Exactly reproduce the lines from the one containing "Burt's Bees Shea" through the last line of the data, both ends included, leaving out pictures.

SOURCE RECORDS
++++

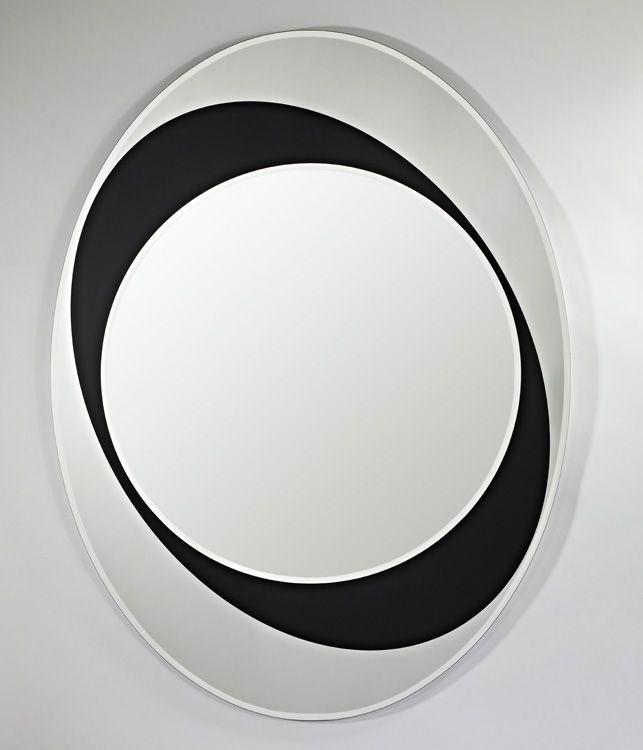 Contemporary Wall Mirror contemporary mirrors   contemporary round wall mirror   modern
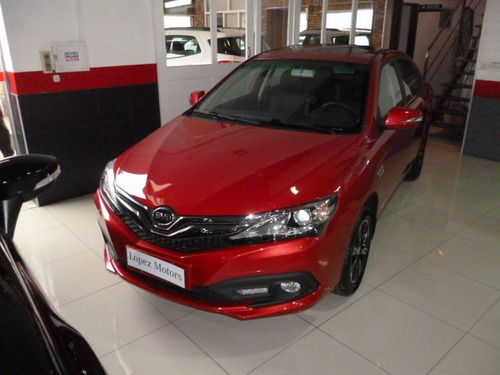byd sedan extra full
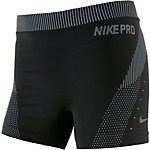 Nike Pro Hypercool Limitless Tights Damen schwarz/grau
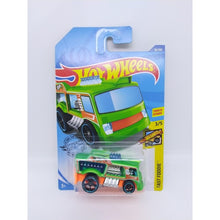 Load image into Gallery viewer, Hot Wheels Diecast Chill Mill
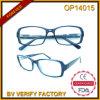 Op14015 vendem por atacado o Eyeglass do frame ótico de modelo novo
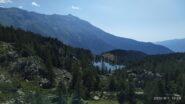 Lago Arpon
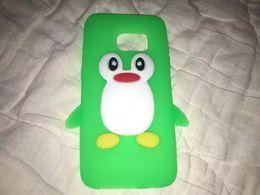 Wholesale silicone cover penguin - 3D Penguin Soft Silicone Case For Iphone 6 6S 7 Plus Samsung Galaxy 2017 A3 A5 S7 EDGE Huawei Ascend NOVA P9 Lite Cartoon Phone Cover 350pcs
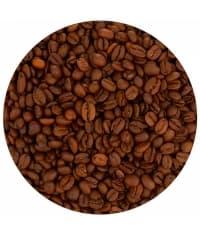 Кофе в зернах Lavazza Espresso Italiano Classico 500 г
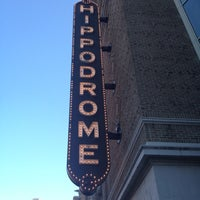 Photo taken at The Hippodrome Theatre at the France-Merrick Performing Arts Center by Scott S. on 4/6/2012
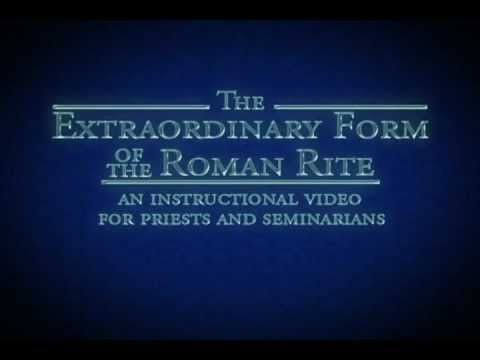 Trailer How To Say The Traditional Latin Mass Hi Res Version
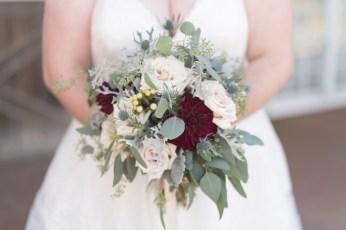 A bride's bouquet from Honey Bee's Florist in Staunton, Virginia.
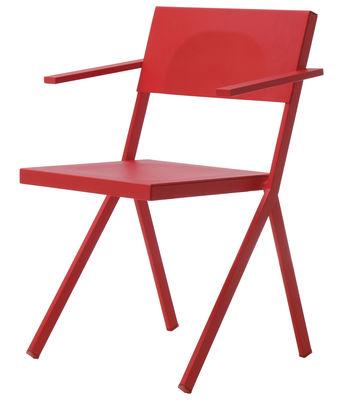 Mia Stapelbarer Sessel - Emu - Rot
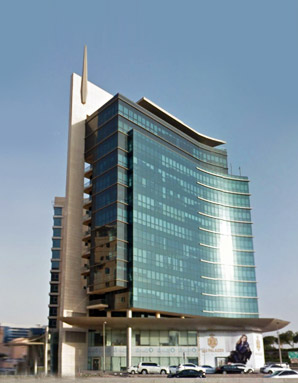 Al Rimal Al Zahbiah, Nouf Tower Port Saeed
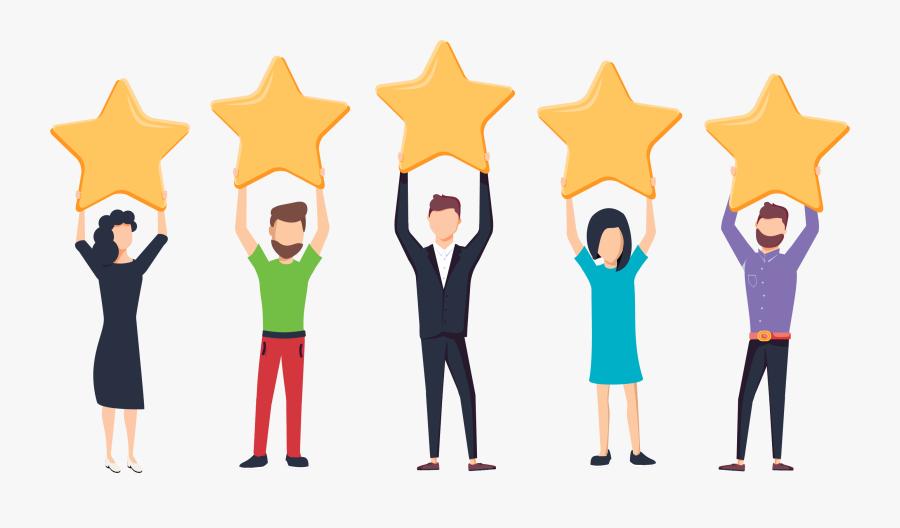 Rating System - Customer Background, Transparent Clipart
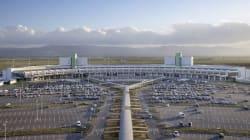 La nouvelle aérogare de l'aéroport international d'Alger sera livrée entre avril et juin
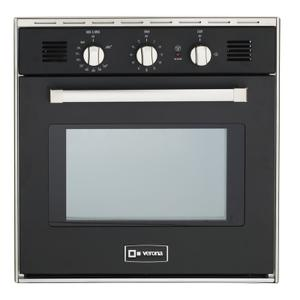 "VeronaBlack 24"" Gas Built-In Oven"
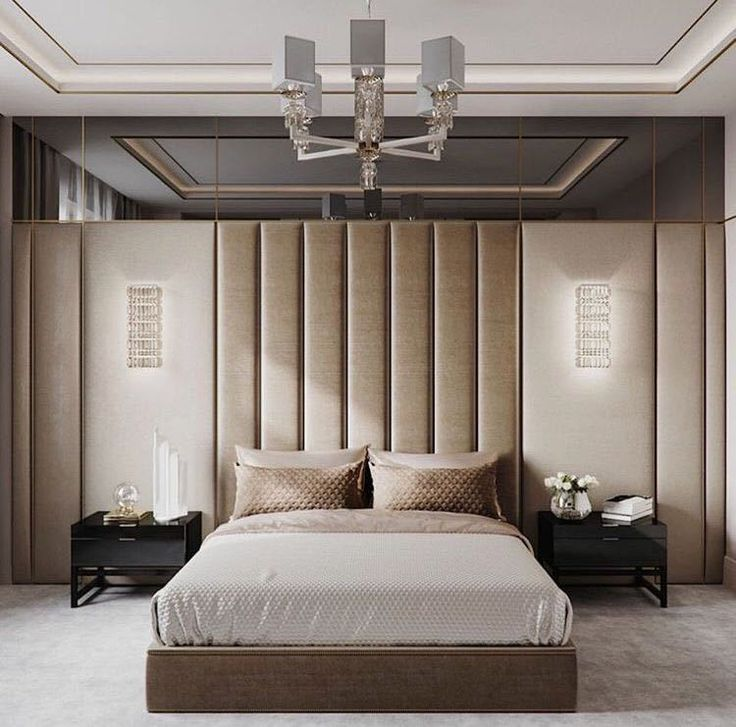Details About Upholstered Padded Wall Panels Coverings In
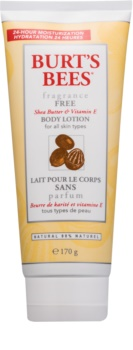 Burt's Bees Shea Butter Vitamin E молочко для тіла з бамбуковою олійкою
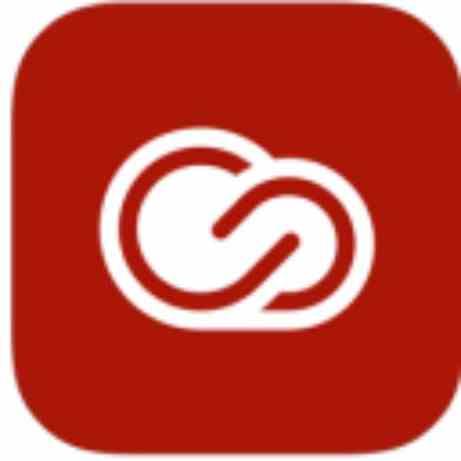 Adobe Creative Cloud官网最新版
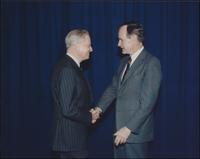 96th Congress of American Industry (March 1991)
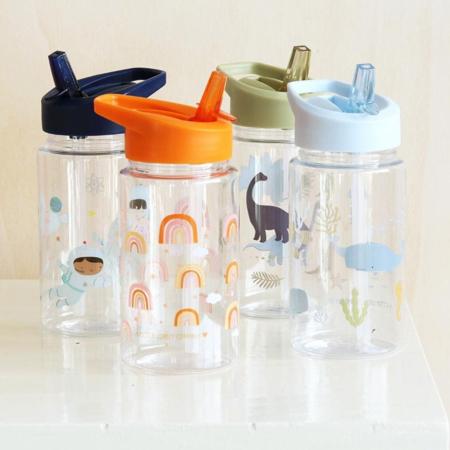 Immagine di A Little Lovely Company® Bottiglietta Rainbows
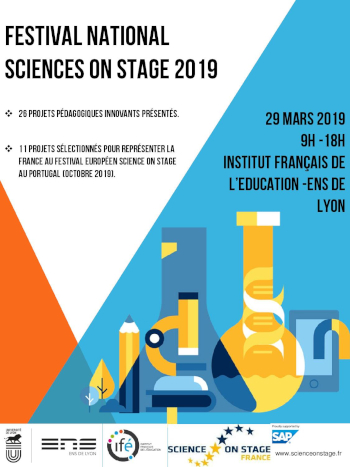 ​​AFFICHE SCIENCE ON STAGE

++++

RESULT OF THIS EXERCISE
 Burt's Bees Shea Butter Vitamin E молочко для тіла з бамбуковою олійкою
 Adobe Creative Cloud官网最新版
 96th Congress of American Industry (March 1991)
 Immagine di A Little Lovely Company® Bottiglietta Rainbows
 ​​AFFICHE SCIENCE ON STAGE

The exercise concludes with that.